In the evolutions of the airship each one aboard was given a chance
to pilot her. He was also allowed to stop and start the machinery,
since it could not be told at what moment, in an emergency, someone
would have to jump into the breech.

It was about three o'clock in the afternoon, when Dick's ship was
nearing the Western borders of Pennsylvania, that Paul, who was
looking down through the celluloid floor in the cabin, cried out:

"Something going on down below us, boys!"

All save Innis, who was steering, crowded around the odd window.

"Why, there's an airship meet going on down there," said Dick.
"Look, there are a lot of monoplanes and some biplanes."

"Let's go down a bit and salute them," suggested Larry.

"Down she is!" cried Innis, as he pulled over the lever of the
deflecting rudder. "Say when, Dick."

"Oh, keep her up about two thousand feet. We don't want to
interfere with any of their evolutions."

But the advent of the Abaris seemed welcomed by the other airships
that were taking part in the evolutions below. Two of them, which
had been flying high, at once pointed their noses upward, and raced
forward to get in line with Dick's craft.

"They're going to race us!" Paul shouted.

"Come on, Dick, now's your chance!"

"Shall I?" the young millionaire asked of Mr. Vardon.

"Yes, go ahead. Let's see what we can do to them. Though they are
probably much swifter than we are."

"Take the wheel, Dick!" cried Innis. "I want to see you beat 'em."

The implied challenge was at once accepted, and in another moment
the impromptu race was under way.


Two large biplanes were in the race with Dick Hamilton's airship.
They were of the latest type, as could be noted by the young
millionaire, and were swift craft. They had come up from behind,
on a long, upward slant, and were now about in line with each other,
and on a par with the Abaris, though considerably below her.

"Say, look at that crowd of people!" exclaimed Paul, as he stood at
the side of Dick who was at the wheel. The cadet was ready to lend
any assistance that might be needed in working the airship.

"Yes, there is quite a bunch," observed Dick, as he opened the
gasolene throttle a little wider, and took a quick glance down
through the celluloid bull's-eye in the floor of the cabin. "It's
a big meet."

They were flying over a big aviation park, that Mr. Vardon at once
recognized as one in which he had given several exhibitions.
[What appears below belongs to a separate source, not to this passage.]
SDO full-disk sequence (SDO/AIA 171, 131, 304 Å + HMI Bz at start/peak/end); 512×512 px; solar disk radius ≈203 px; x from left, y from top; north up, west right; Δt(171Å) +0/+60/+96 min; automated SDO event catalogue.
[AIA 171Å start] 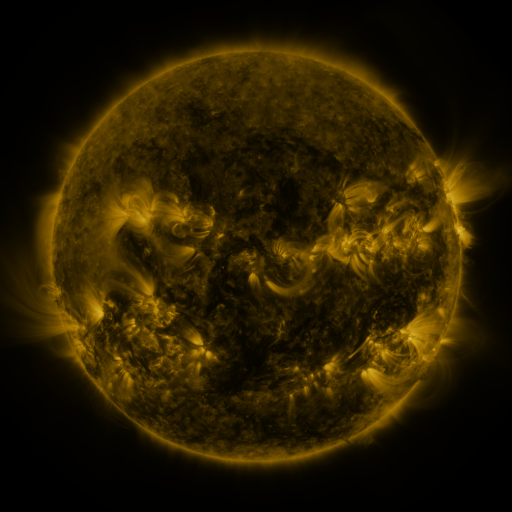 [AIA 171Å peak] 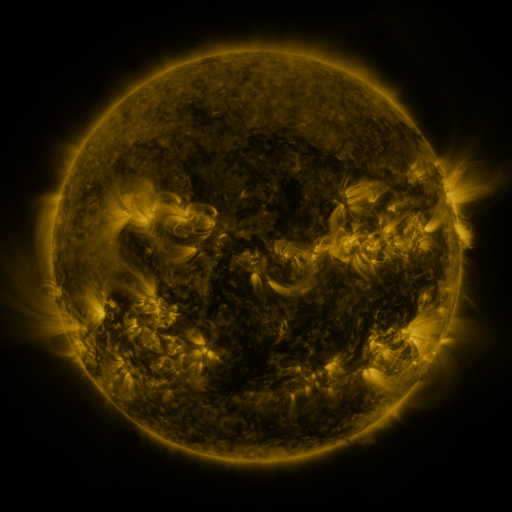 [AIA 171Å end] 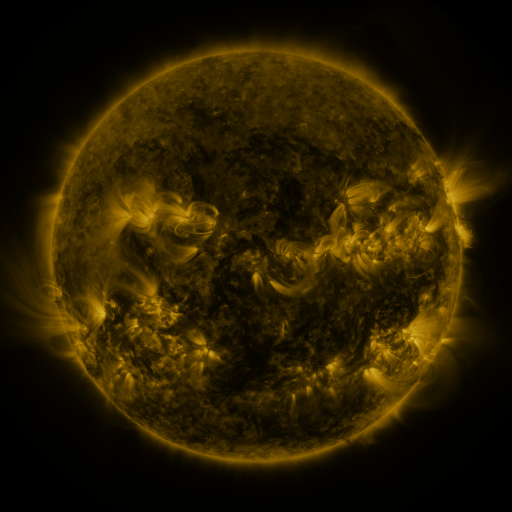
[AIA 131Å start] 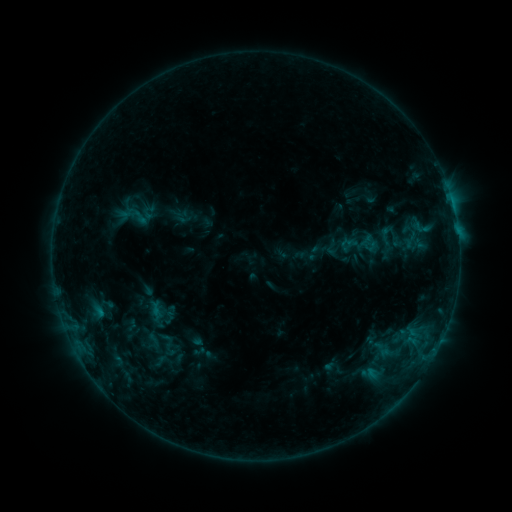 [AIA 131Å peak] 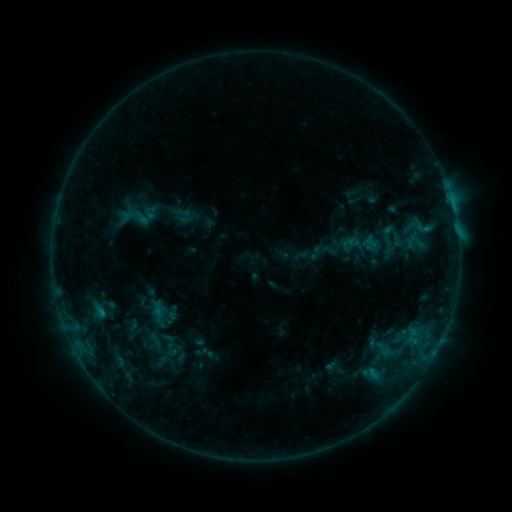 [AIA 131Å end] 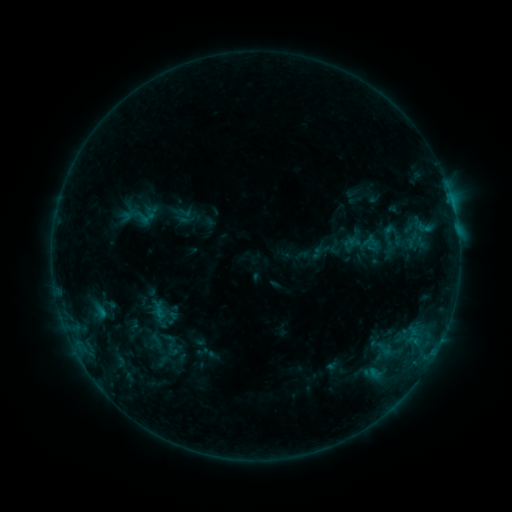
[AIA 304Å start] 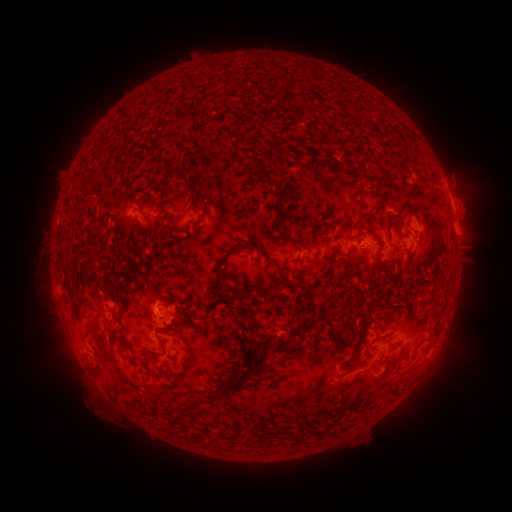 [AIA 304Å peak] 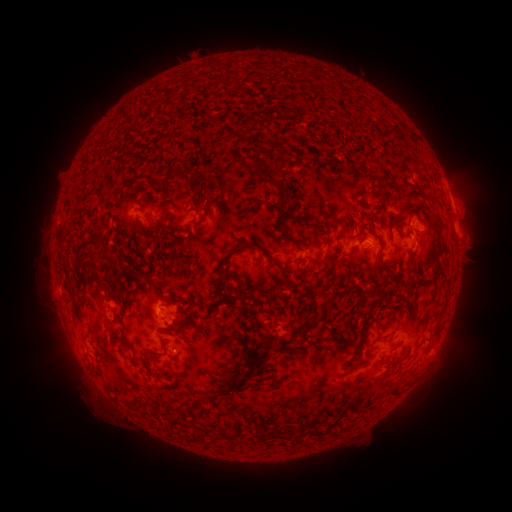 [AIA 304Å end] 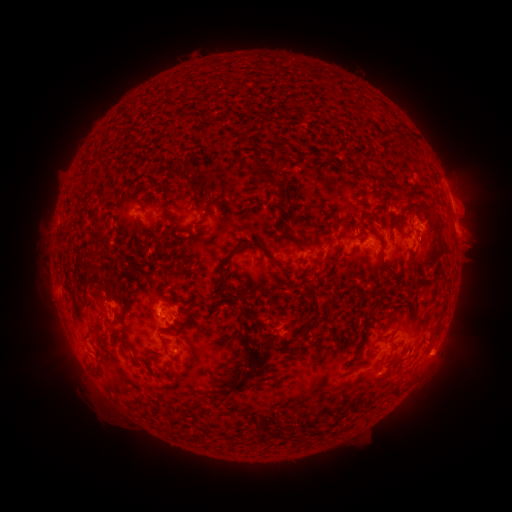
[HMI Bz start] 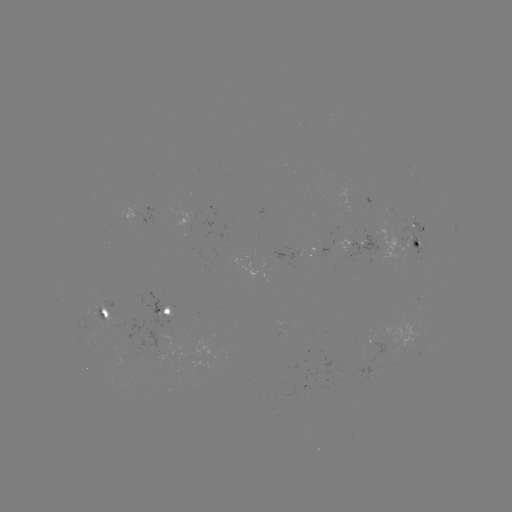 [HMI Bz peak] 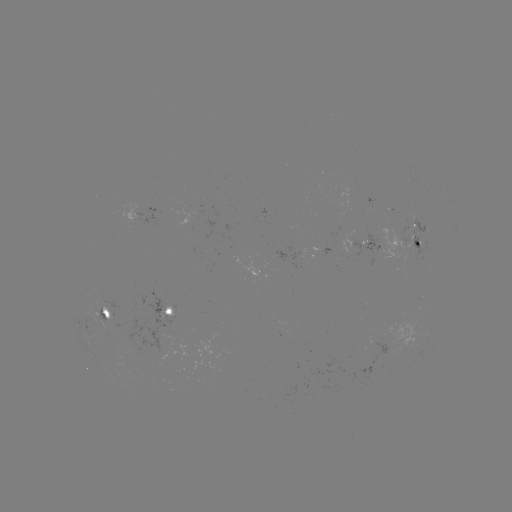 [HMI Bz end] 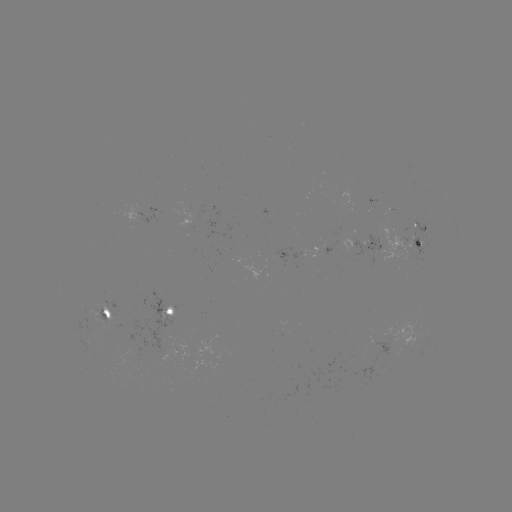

"This is quite a meet, all right," the aviator remarked as he noted
at least ten machines in the air at one time. There were mono and
biplanes, but only two of the latter were near enough to Dick's
machine to engage in the impromptu race with it.

"How are we coming on?" asked Paul.

"Holding our own," answered the young millionaire. "I haven't
started to speed yet. I'm waiting to see what those fellows are
going to do."

The latter, however, were evidently also hanging back trying to "get
a line" on the performance of the big craft. The pilots of the
lower biplanes could, very likely, tell by the size of the Abaris
that she was no ordinary airship, and, in all probability, they had
read of her, and of the try for the prize. For Larry Dexter made
a good press agent, and had written many a story of Dick's plans.